======== Provided passage ========

If you are in the midst of a breakup, take a second to think about the things that hurt the most. All of these have to do with your ex and how they are getting along, feeling better, seeing other people... the list goes on. Now we advise NC for one very specific reason - YOUR EX AND THEIR ACTIONS HAVE NOTHING TO DO WITH YOU ANYMORE.

Take it from someone who knows: Many of the things you will find out by contacting are not worth finding out. Sure, the wondering hurts. What are they doing? Are they happy? Are they seeing someone else? Do they want me back? Are they hurting? All of these questions we strive to know the answer to until we get it.

You see, as long as these questions go unanswered they do no harm. They nag at our brains, but they are not causing any pain in and of themselves. However, as soon as these questions are answered, 99% the answer is much more painful then the answer. This does not necessarily mean the answer is negative, but often times the search for the answer sends us on a wild goose chase, interpreting every single bread crumb about their life we can find. In the end, no one knows anything about the ex other than out ex themselves.

========

Request a:
Lay out the listing as a numbered list, from its first line up to and including the line that contains "460V475H329V490L332 498L344 501H375L378", leaving out any blank lines.
The breakup passage and the listing have nothing to do with each other.

======== Input for this task ========

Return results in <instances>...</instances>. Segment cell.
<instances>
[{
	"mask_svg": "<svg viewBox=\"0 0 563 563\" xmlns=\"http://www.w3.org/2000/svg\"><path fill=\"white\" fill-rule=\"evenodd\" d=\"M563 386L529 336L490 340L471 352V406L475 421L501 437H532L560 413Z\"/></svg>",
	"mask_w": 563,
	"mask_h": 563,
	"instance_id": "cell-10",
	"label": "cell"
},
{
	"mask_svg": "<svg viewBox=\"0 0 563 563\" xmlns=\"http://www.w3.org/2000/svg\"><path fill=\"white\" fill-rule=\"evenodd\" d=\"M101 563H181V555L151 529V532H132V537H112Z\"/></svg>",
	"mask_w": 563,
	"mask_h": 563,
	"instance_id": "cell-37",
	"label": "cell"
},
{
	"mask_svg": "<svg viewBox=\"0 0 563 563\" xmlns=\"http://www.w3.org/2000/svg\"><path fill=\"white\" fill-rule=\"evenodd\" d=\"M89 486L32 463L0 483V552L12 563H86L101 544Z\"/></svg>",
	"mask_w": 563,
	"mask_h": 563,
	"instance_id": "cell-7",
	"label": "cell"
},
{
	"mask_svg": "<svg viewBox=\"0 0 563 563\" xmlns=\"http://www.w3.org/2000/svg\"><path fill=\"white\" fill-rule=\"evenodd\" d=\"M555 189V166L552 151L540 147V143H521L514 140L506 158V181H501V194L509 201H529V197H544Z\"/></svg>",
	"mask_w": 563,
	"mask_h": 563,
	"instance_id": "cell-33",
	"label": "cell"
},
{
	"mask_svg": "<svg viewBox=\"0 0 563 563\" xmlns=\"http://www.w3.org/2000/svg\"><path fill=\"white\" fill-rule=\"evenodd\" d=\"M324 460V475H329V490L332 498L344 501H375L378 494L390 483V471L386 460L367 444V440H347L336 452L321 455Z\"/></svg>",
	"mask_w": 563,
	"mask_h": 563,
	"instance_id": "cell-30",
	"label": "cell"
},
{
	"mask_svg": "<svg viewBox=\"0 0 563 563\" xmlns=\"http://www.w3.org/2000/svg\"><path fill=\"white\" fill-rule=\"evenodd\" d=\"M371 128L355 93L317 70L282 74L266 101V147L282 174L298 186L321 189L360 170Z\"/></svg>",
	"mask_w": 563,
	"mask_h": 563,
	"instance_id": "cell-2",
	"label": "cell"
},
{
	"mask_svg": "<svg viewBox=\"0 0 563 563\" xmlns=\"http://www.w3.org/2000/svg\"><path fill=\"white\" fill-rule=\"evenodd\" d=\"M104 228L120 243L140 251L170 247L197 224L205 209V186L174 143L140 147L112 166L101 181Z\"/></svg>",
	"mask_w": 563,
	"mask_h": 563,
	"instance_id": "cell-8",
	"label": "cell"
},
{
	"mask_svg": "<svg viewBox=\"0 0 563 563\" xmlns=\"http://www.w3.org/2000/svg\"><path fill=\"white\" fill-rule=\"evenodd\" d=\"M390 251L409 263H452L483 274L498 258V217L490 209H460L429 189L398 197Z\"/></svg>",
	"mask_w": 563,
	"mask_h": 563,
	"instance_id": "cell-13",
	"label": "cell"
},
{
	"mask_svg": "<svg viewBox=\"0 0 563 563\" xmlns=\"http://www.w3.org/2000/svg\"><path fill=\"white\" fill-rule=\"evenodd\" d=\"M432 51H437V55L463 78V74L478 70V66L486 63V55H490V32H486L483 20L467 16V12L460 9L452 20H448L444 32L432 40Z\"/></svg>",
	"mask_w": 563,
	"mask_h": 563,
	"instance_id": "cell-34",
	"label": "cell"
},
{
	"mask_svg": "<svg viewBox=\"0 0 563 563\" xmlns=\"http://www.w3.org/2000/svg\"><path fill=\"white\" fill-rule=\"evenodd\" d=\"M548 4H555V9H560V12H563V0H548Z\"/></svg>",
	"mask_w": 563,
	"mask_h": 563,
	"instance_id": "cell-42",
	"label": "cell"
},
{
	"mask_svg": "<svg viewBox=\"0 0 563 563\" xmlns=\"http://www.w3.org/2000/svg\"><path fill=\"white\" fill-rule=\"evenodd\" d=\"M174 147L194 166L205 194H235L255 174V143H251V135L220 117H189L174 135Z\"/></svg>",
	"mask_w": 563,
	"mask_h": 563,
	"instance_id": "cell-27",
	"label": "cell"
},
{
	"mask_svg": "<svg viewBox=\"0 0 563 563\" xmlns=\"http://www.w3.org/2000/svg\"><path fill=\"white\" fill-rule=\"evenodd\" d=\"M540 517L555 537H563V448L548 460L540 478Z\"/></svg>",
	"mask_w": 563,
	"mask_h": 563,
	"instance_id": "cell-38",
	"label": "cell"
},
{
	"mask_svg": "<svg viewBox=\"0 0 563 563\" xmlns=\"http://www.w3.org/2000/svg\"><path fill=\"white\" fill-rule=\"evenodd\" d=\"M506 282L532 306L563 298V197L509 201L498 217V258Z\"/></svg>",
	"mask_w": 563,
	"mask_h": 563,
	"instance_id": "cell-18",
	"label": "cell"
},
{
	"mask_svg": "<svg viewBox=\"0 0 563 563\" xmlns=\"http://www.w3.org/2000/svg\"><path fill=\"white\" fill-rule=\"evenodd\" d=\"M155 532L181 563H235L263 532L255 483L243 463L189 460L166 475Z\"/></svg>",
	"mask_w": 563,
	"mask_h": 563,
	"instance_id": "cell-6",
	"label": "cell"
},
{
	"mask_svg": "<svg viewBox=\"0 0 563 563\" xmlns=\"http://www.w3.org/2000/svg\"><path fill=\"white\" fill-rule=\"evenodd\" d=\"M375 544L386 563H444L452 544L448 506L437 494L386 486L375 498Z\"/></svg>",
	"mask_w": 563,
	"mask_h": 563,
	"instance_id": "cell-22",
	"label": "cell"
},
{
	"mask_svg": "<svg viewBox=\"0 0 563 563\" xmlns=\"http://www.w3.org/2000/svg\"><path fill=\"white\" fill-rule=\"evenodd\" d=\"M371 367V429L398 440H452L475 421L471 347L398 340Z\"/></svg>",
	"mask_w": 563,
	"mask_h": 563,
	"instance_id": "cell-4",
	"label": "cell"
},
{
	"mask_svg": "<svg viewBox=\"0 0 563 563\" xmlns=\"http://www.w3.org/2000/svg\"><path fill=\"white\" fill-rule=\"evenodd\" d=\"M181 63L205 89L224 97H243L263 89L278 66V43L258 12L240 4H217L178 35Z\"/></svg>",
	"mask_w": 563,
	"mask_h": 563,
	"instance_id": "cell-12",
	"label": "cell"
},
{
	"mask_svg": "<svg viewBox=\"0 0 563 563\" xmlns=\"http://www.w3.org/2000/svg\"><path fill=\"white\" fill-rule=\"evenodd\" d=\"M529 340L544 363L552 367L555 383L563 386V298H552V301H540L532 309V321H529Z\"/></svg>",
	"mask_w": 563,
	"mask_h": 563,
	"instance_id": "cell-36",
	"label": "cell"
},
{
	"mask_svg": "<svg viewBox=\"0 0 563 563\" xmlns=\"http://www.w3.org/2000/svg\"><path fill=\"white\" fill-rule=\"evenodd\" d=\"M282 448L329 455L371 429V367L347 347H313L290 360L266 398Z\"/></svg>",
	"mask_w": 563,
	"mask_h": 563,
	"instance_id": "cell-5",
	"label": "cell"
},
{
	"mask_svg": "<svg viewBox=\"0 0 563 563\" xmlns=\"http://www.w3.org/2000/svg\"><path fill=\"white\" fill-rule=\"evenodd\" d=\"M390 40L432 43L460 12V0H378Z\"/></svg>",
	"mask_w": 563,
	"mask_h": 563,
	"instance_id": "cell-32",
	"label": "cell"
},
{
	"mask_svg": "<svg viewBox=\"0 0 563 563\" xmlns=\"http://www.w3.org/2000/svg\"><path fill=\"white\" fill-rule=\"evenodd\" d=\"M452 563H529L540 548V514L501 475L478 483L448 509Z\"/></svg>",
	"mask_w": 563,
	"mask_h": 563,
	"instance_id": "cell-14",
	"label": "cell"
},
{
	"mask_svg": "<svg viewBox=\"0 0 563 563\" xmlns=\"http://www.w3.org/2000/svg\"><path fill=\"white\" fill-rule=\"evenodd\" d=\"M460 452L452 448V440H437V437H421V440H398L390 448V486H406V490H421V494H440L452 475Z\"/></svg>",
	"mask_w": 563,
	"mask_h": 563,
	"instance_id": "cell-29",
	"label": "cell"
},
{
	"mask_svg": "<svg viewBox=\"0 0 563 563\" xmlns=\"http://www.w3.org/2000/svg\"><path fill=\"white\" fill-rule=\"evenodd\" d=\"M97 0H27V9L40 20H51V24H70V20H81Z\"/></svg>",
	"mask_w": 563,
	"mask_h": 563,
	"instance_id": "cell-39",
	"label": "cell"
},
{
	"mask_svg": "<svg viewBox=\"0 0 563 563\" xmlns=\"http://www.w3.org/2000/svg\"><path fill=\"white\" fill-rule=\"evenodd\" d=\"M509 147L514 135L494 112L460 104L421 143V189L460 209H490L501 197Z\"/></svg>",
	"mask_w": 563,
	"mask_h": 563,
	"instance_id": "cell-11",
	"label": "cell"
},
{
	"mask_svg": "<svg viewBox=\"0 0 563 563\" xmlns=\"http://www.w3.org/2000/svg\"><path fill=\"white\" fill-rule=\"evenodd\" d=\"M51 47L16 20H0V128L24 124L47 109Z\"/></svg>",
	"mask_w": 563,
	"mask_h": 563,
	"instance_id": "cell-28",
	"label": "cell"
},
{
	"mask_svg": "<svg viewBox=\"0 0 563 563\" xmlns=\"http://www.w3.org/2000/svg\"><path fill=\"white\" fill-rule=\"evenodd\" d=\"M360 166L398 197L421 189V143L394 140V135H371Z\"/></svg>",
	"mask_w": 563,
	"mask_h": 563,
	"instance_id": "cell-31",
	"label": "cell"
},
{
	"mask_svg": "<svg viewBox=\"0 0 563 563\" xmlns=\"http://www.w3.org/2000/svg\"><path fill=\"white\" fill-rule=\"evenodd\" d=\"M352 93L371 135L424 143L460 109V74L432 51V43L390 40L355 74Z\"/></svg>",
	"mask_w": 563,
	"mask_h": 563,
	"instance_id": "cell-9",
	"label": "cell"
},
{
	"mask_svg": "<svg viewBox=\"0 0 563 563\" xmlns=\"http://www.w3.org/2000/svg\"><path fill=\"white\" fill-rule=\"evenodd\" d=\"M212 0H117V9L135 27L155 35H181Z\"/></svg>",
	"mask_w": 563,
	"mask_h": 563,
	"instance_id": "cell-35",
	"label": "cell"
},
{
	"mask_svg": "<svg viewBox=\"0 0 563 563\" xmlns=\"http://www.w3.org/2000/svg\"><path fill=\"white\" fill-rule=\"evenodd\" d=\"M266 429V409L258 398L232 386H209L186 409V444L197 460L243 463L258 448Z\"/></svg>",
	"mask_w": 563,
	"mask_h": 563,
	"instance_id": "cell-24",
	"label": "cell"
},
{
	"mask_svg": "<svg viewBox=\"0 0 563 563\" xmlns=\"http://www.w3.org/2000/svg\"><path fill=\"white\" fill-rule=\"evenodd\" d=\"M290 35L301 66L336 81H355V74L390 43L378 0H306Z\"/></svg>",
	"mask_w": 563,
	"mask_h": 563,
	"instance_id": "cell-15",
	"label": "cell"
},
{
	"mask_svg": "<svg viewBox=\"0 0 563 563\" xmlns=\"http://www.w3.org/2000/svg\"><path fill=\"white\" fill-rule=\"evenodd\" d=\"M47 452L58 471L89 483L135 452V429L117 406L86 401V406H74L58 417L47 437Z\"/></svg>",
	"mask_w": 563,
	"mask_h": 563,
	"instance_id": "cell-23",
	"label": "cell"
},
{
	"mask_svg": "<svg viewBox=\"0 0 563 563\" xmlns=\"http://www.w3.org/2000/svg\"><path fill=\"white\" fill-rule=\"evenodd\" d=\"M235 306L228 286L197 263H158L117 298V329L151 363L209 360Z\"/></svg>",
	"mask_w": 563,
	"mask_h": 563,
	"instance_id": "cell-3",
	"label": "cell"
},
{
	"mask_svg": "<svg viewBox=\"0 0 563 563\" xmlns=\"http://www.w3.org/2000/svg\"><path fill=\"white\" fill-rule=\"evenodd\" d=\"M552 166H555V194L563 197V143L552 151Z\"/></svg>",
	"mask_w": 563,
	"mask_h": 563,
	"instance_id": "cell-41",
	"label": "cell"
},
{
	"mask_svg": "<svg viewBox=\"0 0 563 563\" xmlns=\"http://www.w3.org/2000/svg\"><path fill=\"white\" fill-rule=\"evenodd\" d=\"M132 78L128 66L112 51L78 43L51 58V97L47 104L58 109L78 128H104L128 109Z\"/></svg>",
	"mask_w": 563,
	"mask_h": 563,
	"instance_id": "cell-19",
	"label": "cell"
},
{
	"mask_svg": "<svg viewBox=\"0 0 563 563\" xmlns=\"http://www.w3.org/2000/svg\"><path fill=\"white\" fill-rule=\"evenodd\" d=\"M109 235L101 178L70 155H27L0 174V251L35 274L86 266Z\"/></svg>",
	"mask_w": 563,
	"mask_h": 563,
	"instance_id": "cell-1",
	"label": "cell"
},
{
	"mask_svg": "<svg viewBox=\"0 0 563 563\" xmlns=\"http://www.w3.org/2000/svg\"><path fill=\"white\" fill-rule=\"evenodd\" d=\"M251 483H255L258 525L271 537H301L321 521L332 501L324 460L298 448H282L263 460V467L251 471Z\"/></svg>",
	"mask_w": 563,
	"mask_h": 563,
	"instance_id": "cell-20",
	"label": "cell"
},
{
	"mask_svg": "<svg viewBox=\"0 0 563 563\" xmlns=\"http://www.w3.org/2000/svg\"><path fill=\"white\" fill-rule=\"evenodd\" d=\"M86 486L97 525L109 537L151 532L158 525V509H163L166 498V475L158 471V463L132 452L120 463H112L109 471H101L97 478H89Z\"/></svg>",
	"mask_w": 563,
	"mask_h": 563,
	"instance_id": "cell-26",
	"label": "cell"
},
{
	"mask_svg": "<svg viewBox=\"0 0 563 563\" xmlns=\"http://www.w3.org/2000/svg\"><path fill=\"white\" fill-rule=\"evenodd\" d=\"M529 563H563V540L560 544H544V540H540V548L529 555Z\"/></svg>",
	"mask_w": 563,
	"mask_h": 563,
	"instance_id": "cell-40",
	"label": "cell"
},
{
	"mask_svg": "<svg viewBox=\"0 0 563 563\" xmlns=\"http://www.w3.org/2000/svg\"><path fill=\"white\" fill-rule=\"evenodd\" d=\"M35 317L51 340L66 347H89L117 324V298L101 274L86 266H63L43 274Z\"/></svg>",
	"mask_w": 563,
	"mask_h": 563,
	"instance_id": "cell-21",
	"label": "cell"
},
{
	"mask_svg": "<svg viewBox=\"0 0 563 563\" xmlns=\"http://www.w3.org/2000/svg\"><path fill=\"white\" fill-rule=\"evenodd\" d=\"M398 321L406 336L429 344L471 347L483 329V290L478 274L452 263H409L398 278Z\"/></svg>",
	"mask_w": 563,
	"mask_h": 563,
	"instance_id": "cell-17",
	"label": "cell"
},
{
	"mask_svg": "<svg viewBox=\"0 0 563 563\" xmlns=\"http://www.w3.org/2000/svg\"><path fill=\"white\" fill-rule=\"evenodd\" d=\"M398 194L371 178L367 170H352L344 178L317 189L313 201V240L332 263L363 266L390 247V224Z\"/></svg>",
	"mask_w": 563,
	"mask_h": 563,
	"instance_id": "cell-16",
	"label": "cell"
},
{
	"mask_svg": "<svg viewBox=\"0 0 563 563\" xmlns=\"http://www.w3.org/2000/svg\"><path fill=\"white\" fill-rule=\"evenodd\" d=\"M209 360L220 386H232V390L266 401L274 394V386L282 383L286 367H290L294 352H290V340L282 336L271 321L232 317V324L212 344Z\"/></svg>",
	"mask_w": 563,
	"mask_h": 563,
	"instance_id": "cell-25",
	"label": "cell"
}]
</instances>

========

Request b:
Pick up the breakup passage right after its last sentence and keep writing.

Response a:
1. Return results in <instances>...</instances>. Segment cell.
2. <instances>
3. [{
4. 	"mask_svg": "<svg viewBox=\"0 0 563 563\" xmlns=\"http://www.w3.org/2000/svg\"><path fill=\"white\" fill-rule=\"evenodd\" d=\"M563 386L529 336L490 340L471 352V406L475 421L501 437H532L560 413Z\"/></svg>",
5. 	"mask_w": 563,
6. 	"mask_h": 563,
7. 	"instance_id": "cell-10",
8. 	"label": "cell"
9. },
10. {
11. 	"mask_svg": "<svg viewBox=\"0 0 563 563\" xmlns=\"http://www.w3.org/2000/svg\"><path fill=\"white\" fill-rule=\"evenodd\" d=\"M101 563H181V555L151 529V532H132V537H112Z\"/></svg>",
12. 	"mask_w": 563,
13. 	"mask_h": 563,
14. 	"instance_id": "cell-37",
15. 	"label": "cell"
16. },
17. {
18. 	"mask_svg": "<svg viewBox=\"0 0 563 563\" xmlns=\"http://www.w3.org/2000/svg\"><path fill=\"white\" fill-rule=\"evenodd\" d=\"M89 486L32 463L0 483V552L12 563H86L101 544Z\"/></svg>",
19. 	"mask_w": 563,
20. 	"mask_h": 563,
21. 	"instance_id": "cell-7",
22. 	"label": "cell"
23. },
24. {
25. 	"mask_svg": "<svg viewBox=\"0 0 563 563\" xmlns=\"http://www.w3.org/2000/svg\"><path fill=\"white\" fill-rule=\"evenodd\" d=\"M555 189V166L552 151L540 147V143H521L514 140L506 158V181H501V194L509 201H529V197H544Z\"/></svg>",
26. 	"mask_w": 563,
27. 	"mask_h": 563,
28. 	"instance_id": "cell-33",
29. 	"label": "cell"
30. },
31. {
32. 	"mask_svg": "<svg viewBox=\"0 0 563 563\" xmlns=\"http://www.w3.org/2000/svg\"><path fill=\"white\" fill-rule=\"evenodd\" d=\"M324 460V475H329V490L332 498L344 501H375L378 494L390 483V471L386 460L367 444V440H347L336 452L321 455Z\"/></svg>",

Response b:
So why do we fool ourselves? Why do we set ourselves up for the burn of asking these questions. I can't answer that, maybe someone else can. All I know is that I have been down both roads before, and while the questions nagging at my brain are irritating and bring you to the brink of breaking down -- crossing that line is infinitely worse.

So do yourself a favor: Next time you want to ask that question, log onto myspace or Facebook, check that IM status message, [insert other grasping at straws activity here] - DON'T. Just take faith in the fact that the unknown is much better than the known in most cases. As long as we don't know the answer, we can always dismiss our delusions as made up scenarios in our heads -- but the truth is much harder forgotten.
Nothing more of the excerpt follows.